Electrolysis of solutions

Electrolysis uses electricity (energy) to drive a non-spontaneous reaction which is useful for recharging batteries, splitting water to make hydrogen and in producing chlorine from brine.

We came across electrolysis of molten and aqueous metal salts at GCSE, and the good news is nothing has changed 😀. If you need a quick refresher of the electrolysis of a molten ionic salt, click here!

For A level though, you do need to know the half equations for the oxidation and reduction of water as well as the rules predicting the products of electrolysis of a metal salt in solution.

Electrolysis of water 

Water is stable with respect to hydrogen and oxygen under standard conditions. Splitting water to make hydrogen is not a feasible / spontaneous reaction as can be seen by the positive change in Gibbs energy and the negative E_cell value. 

2H₂O_(l)  ⇾  2H_2(g) + O_2(g)

Δ_rG^⦵ = + 474 kJ mol^-1  ;   E_cell = -1.23V

However, if we supply more than +1.23V to the reaction, we can make it happen.

For electrolysis to be successful, the circuit must be completed by the movement of free charged ions through the electrolyte. Pure water has very few free H⁺ or OH^– ions present so it is acidified (aqueous acids have a very high concentration of H⁺ ions) to increase the conductivity of the electrolyte.

Electrolysis of brine, aqueous sodium chloride

The salt for the solution comes from the mining of rock salt rather than sea water in most cases. This process is the basis of the chlor-alkali industry. 

In the industrial set-up, the anode is titanium and the cathode is nickel.

The overall reaction is:       

2H₂O_(l) + 2Cl^–_(aq)  ⇾  Cl_2(g)  +  H_2(g)  +  2OH^–_(aq)

[Text extracted page by page]
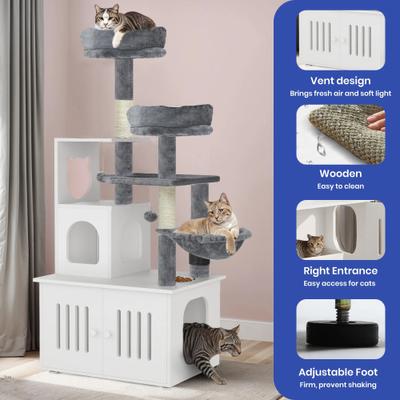 Vent design
Brings fresh air and soft light

Wooden
Easy to clean

Right Entrance
Easy access for cats

Adjustable Foot
Firm, prevent shaking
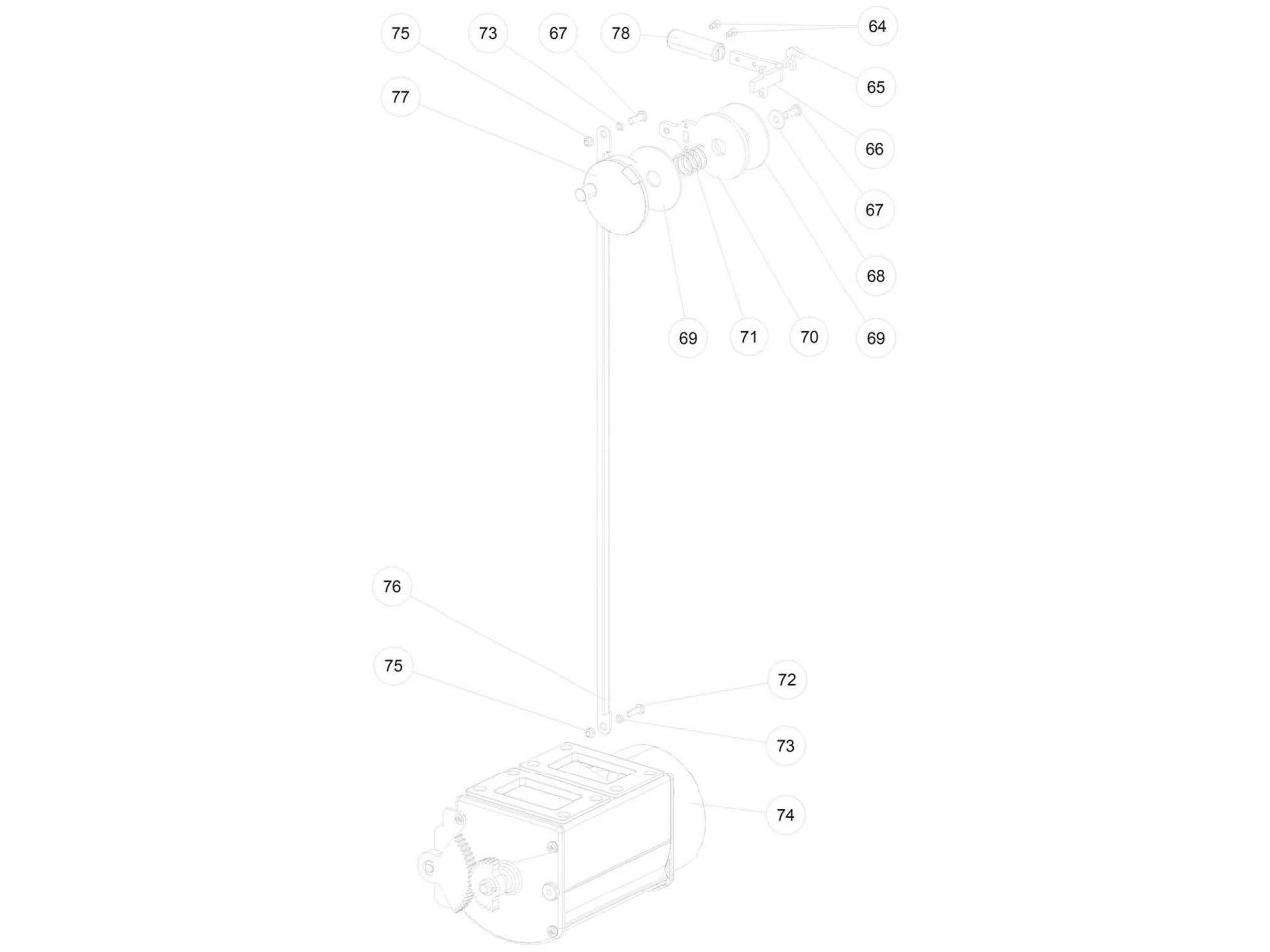 75
73
67
78
64
65
77
66
67
68
69
71
70
69
76
75
72
73
74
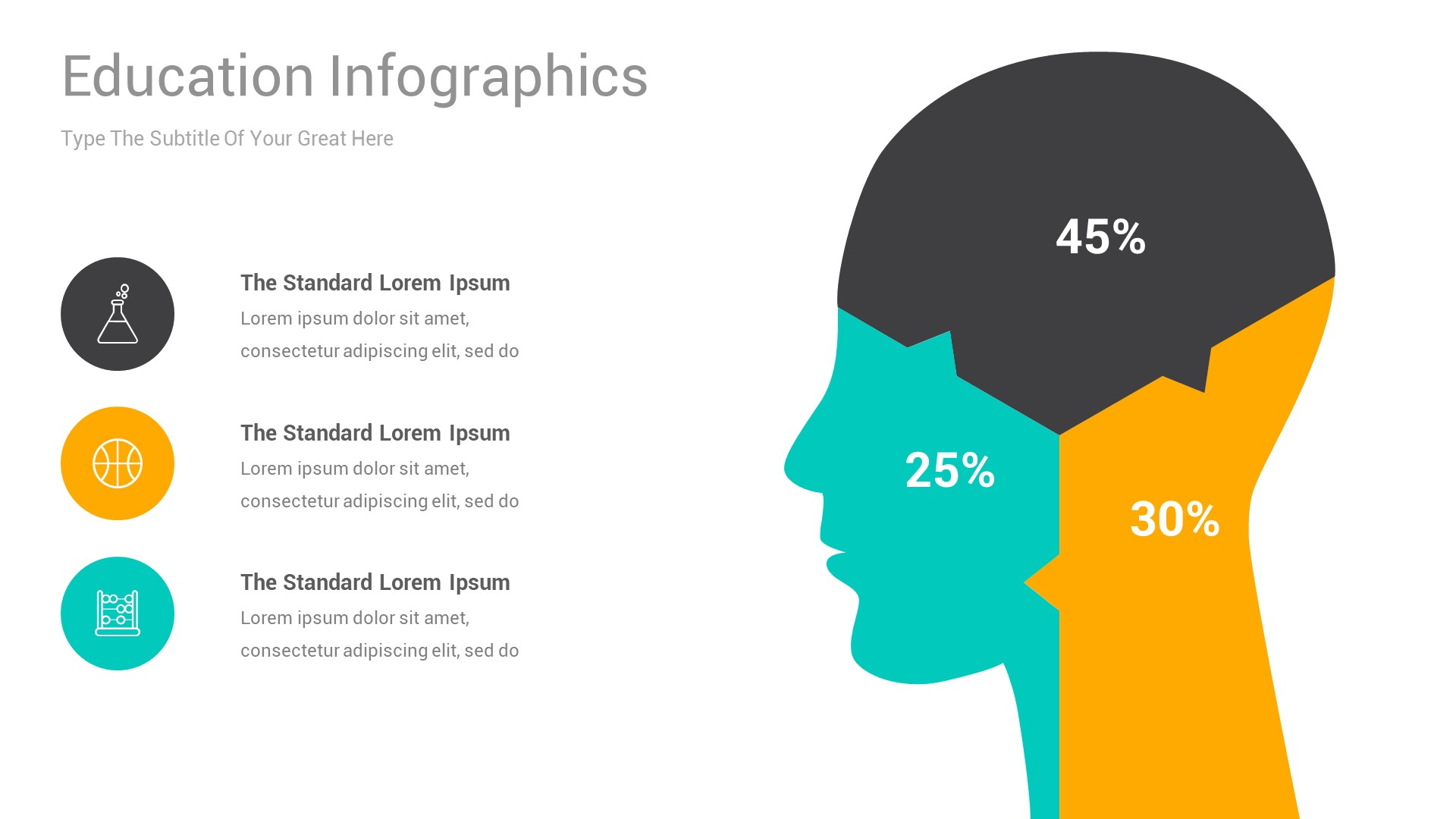 Education Infographics

Type The Subtitle Of Your Great Here

The Standard Lorem Ipsum

Lorem ipsum dolor sit amet, consectetur adipiscing elit, sed do

The Standard Lorem Ipsum

Lorem ipsum dolor sit amet, consectetur adipiscing elit, sed do

The Standard Lorem Ipsum

Lorem ipsum dolor sit amet, consectetur adipiscing elit, sed do

45%

25%

30%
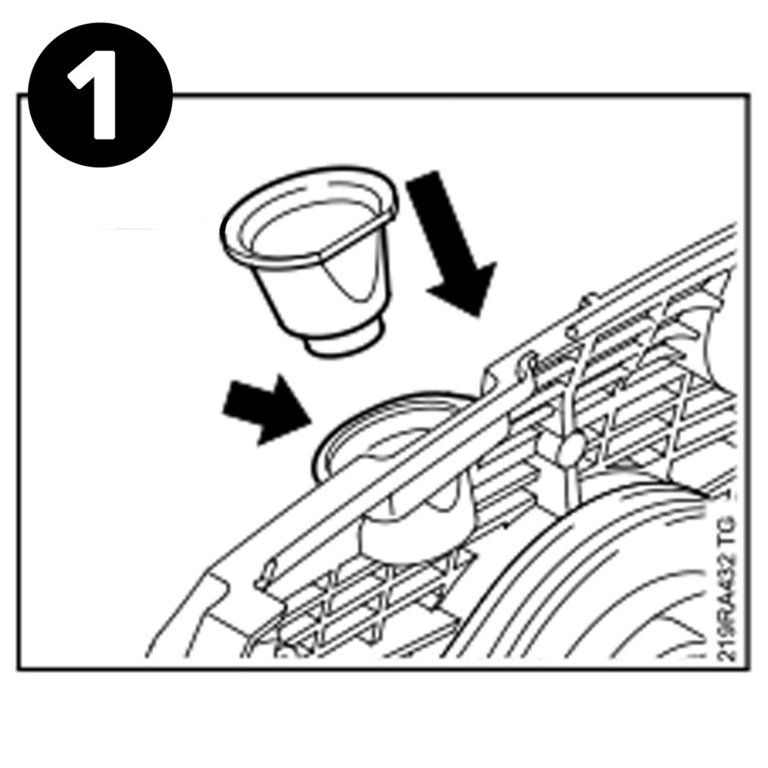 1

219RA432 TG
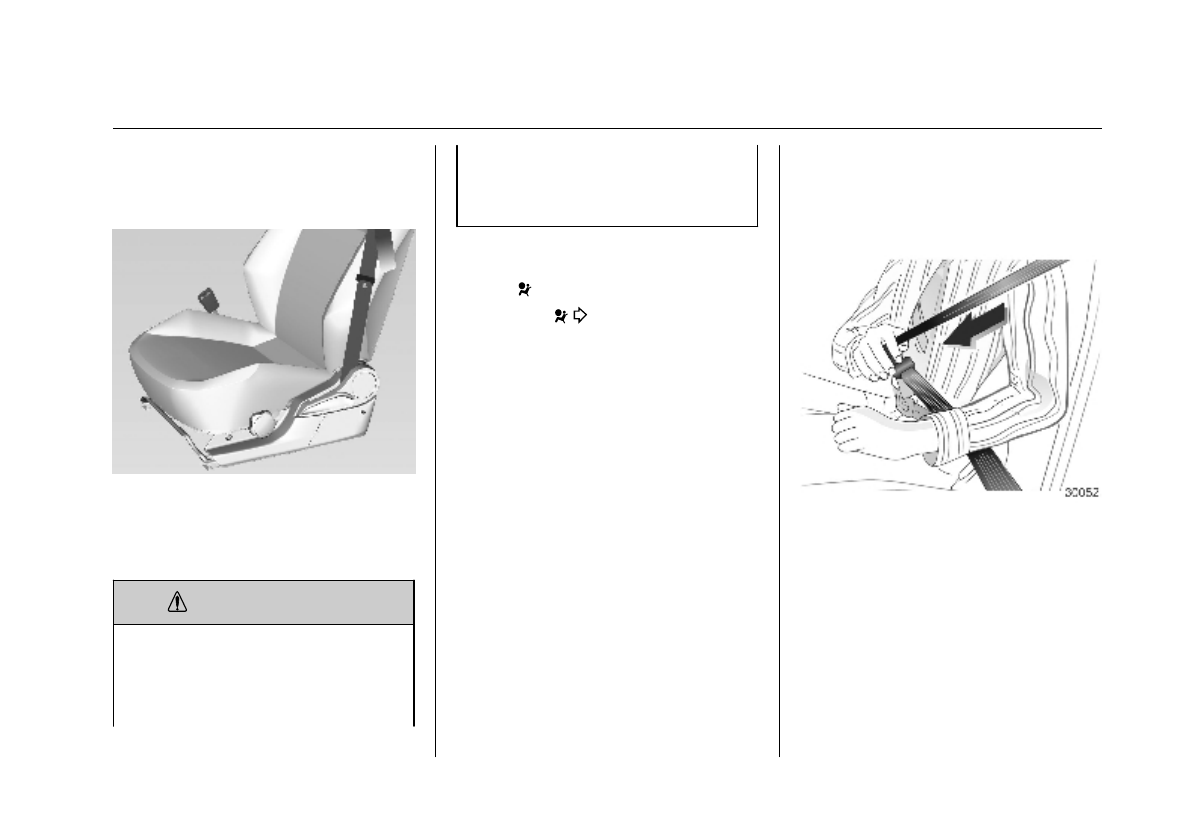 30052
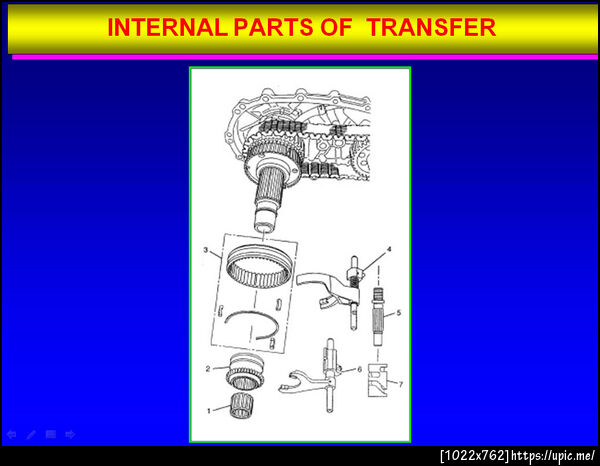 INTERNAL PARTS OF TRANSFER

3
4
5
2
6
7
1

[1022x762] https://upic.me/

Exercise set =
**1.** Could you reproduce the electrolysis passage starting at "Electrolysis uses electricity" and ending at "chlorine from brine.", substituting "sodium hydroxide" wherever "chlorine" appears?
**2.** How would the passage on electrolysis of solutions go on after its last line? Write the next part.

Responses per task =
**1.**
Electrolysis uses electricity (energy) to drive a non-spontaneous reaction which is useful for recharging batteries, splitting water to make hydrogen and in producing sodium hydroxide from brine.

**2.**
E^⦵_cell = -2.19V which means this reaction is not spontaneous

We need to supply a potential difference of more than +2.19V to drive this reaction in a non-spontaneous direction.

Rules for predicting the products of the electrolysis of aqueous ionic salts

We can electrolyse the solutions of many metal salts. The products at each electrode can be predicted based on the following rules:

At the anode, either the anion or water will be oxidised

• If the salt is a halide, the halide ion is oxidised in preference to water

2Br^–_(aq) ⇾  Br_2(l) + 2e^–

• If the salt is a sulphate or a nitrate, water is oxidised

2H₂O_(l) ⇾ 4H⁺_(aq) + O_2(g) + 4e^–

• If the salt is a hydroxide, the hydroxide ion is oxidised

4OH^–_(aq)  ⇾  O_2(g) + 2H₂O_(l) + 2e^–

At the cathode, either the cation or water will be reduced

• If the metal is from group 1, group 2 or is aluminium, water is reduced and the metal ion remains in solution

2H₂O_(l) + 2e^–  ⇾  H_2(g) + 2OH^–_(aq)     

• For all other metals, the metal ion is reduced and deposited on the cathode

Cu²⁺_(aq) + 2e^–  ⇾  Cu_(s)

• If we are electrolysing an acid, the H⁺ ions are reduced

2H⁺_(aq) + 2e^–  ⇾  H_2(g)

Practice questions

1.  Use the rules above to predict the products at the anode and cathode for the electrolysis of the following solutions with graphite electrodes. Write half equations for the reactions happening.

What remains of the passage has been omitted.